→ **Task objective**
Repeat the lines below, beginning at the start of the entries and stopping after the line that has "2264 centimetres". Leave the pictures out of your answer.

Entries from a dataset
■ ■ ■ ■

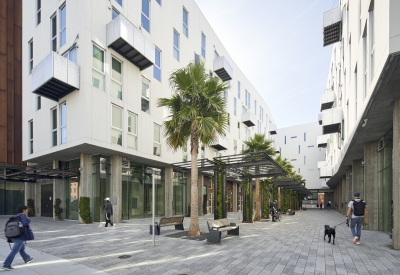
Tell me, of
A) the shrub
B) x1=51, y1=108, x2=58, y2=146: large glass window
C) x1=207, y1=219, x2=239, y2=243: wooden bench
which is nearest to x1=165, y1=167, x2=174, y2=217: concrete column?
the shrub

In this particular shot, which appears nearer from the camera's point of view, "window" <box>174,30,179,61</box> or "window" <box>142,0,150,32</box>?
"window" <box>142,0,150,32</box>

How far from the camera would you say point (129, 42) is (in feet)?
55.4

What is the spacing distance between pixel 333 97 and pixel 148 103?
2264 centimetres

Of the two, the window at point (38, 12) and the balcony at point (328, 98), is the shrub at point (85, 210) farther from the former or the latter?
the balcony at point (328, 98)

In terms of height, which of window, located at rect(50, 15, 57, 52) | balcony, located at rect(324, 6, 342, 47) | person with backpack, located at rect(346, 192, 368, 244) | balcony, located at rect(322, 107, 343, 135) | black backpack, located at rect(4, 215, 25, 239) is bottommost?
person with backpack, located at rect(346, 192, 368, 244)

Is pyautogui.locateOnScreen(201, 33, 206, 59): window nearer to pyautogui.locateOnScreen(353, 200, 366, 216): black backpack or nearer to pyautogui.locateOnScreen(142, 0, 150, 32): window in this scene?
pyautogui.locateOnScreen(142, 0, 150, 32): window

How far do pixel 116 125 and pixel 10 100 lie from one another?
13.1 m

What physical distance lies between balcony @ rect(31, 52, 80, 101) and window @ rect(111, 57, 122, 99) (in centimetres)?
242

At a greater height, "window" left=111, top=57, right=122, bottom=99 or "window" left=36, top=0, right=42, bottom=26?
"window" left=36, top=0, right=42, bottom=26

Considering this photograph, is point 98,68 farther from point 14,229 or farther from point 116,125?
point 14,229

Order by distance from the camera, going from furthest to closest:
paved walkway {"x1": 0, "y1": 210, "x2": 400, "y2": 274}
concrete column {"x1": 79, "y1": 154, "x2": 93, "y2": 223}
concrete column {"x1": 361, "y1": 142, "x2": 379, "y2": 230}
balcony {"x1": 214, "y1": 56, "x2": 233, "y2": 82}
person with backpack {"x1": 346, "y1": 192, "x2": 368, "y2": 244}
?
balcony {"x1": 214, "y1": 56, "x2": 233, "y2": 82}, concrete column {"x1": 79, "y1": 154, "x2": 93, "y2": 223}, concrete column {"x1": 361, "y1": 142, "x2": 379, "y2": 230}, person with backpack {"x1": 346, "y1": 192, "x2": 368, "y2": 244}, paved walkway {"x1": 0, "y1": 210, "x2": 400, "y2": 274}

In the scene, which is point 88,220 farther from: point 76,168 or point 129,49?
point 129,49

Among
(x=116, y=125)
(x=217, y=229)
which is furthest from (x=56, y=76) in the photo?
(x=217, y=229)

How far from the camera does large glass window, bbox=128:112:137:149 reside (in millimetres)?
18656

■ ■ ■ ■

→ **Answer in full**
Tell me, of
A) the shrub
B) x1=51, y1=108, x2=58, y2=146: large glass window
C) x1=207, y1=219, x2=239, y2=243: wooden bench
which is nearest to x1=165, y1=167, x2=174, y2=217: concrete column?
the shrub

In this particular shot, which appears nearer from the camera's point of view, "window" <box>174,30,179,61</box> or "window" <box>142,0,150,32</box>?
"window" <box>142,0,150,32</box>

How far from the camera would you say point (129, 42) is (in feet)?
55.4

What is the spacing distance between pixel 333 97 and pixel 148 103?
2264 centimetres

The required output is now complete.